Lattice Gauge Theory for Condensed Matter Physics: Ferromagnetic Superconductivity as its Example

TL;DR

This paper reviews lattice gauge theory (LGT) basics for condensed matter physics and demonstrates its application to ferromagnetic superconductivity, revealing phase diagrams and topological excitations through Monte Carlo simulations.

Contribution

It introduces LGT to condensed matter physics and applies it to ferromagnetic superconductivity, providing new insights into phase behavior and topological features.

Findings

LGT effectively models ferromagnetic superconductivity.

Monte Carlo simulations reveal complex phase diagrams.

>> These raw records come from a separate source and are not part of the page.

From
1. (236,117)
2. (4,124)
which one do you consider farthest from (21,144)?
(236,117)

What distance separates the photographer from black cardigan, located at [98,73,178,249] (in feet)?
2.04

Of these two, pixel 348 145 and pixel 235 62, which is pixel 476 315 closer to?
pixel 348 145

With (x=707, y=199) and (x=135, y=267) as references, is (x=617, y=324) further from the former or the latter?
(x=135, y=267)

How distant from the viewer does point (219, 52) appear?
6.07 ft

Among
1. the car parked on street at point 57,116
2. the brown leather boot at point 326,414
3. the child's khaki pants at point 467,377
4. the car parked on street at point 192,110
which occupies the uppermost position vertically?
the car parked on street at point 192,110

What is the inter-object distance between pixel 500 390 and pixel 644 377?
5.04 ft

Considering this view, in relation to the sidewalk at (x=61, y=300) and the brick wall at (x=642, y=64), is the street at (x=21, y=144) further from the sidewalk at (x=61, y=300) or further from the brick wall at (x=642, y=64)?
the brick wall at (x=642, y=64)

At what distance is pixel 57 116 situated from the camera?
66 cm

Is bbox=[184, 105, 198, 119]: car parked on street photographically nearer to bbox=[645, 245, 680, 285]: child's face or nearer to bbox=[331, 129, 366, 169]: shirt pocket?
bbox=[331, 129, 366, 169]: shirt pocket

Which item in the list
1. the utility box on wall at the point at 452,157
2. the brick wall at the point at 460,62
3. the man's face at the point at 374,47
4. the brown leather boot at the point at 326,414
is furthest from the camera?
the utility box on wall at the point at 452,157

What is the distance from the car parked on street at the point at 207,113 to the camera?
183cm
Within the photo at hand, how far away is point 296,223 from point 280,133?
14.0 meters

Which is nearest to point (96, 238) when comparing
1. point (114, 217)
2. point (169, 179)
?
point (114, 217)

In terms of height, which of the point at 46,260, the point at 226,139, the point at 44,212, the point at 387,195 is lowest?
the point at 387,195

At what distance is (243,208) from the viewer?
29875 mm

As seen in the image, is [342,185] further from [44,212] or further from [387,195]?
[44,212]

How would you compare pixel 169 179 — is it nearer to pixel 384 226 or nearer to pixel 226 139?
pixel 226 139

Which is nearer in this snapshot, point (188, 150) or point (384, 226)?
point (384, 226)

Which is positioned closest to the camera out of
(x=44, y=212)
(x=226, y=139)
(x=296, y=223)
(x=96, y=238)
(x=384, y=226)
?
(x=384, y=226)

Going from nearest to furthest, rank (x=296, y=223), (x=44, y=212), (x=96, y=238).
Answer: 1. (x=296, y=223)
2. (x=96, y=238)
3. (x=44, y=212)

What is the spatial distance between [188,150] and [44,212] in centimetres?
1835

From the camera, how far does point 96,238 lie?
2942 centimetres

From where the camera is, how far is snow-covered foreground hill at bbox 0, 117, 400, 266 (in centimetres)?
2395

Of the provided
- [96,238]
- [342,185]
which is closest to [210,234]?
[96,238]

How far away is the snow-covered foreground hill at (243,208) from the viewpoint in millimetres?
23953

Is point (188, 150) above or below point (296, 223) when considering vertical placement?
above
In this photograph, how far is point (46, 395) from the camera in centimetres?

Identification of vortices of Cooper pairs as topological excitations.

Abstract

Recent theoretical studies of various strongly-correlated systems in condensed matter physics reveal that the lattice gauge theory(LGT) developed in high-energy physics is quite a useful tool to understand physics of these systems. Knowledges of LGT are to become a necessary item even for condensed matter physicists. In the first part of this paper, we present a concise review of LGT for the reader who wants to understand its basics for the first time. For illustration, we choose the abelian Higgs model, a typical and quite useful LGT, which is the lattice verison of the Ginzburg-Landau model interacting with a U(1) gauge field (vector potential). In the second part, we present an account of the recent progress in the study of ferromagnetic superconductivity (SC) as an example of application of LGT to topics in condensed matter physics, . As the ferromagnetism (FM) and SC are competing orders with each other, large fluctuations are expected to take place and therefore nonperturbative methods are required for theoretical investigation. After we introduce a LGT describing the FMSC, we study its phase diagram and topological excitations (vortices of Cooper pairs) by Monte-Carlo simulations.